Although many events have contributed to the current state of “Don’t Ask, Don’t Tell,” the most important have occurred very recently. Here are three events that have made a huge impact on DADT:
Log Cabin Republicans VS. United States
A lawsuit by an organization of gay Republicans in 2004 was finally brought to trial in 2010. The lawsuit challenged the constitutionality of “Don’t Ask, Don’t Tell.” DADT was determined by the judge to be unconstitutional, as shown in this document.
CNN Research Poll
Public opinion has turned more favorable for the repeal of “Don’t Ask, Don’t Tell.” According to a poll released in November 2010, 72 percent of Americans favor gays openly serving in the military. The changing of Americans’ minds concerning gay service in the military and DADT should be of immense importance to the future of the policy.
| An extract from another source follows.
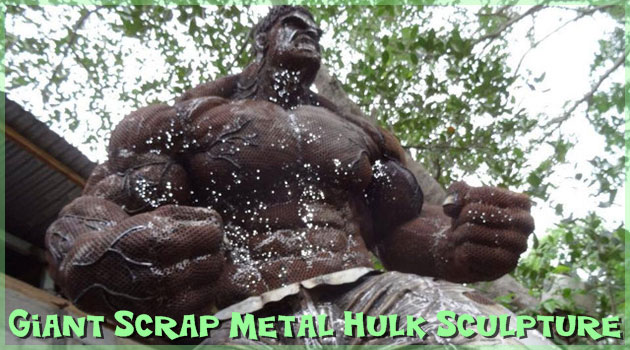 金屑で作り上げたド迫力の巨大メタルハルクが登場!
The Pentagon conducted a large-scale survey to determine the effect a repeal “Don’t Ask, Don’t Tell” would have on the military. The report found that gays could be open in the military without endangering missions. It also concluded the repeal would not cause a huge disruption for service-members.
As demonstrated by the judge’s ruling of the Log Cabin Republican’s lawsuit, public opinion in the CNN poll, and the results of the Pentagon Report, “Don’t Ask, Don’t Tell” should be repealed. Although an initial uproar may exist from groups opposing the repeal, the fallout would probably fizzle out quickly.
DADT was a needed policy that has built a bridge from the previous law to today. It is no longer relevant. The American Psychology Association has stated, “the US military is capable of integrating members of groups historically excluded from its ranks, as has been demonstrated by its success of reducing both racial and gender discrimination,” and it will again adapt to the allowance of openly gay service members in the military.
As the military has shown by not discharging anyone under “Don’t Ask, Don’t tell” in recent weeks, it is already well on its way.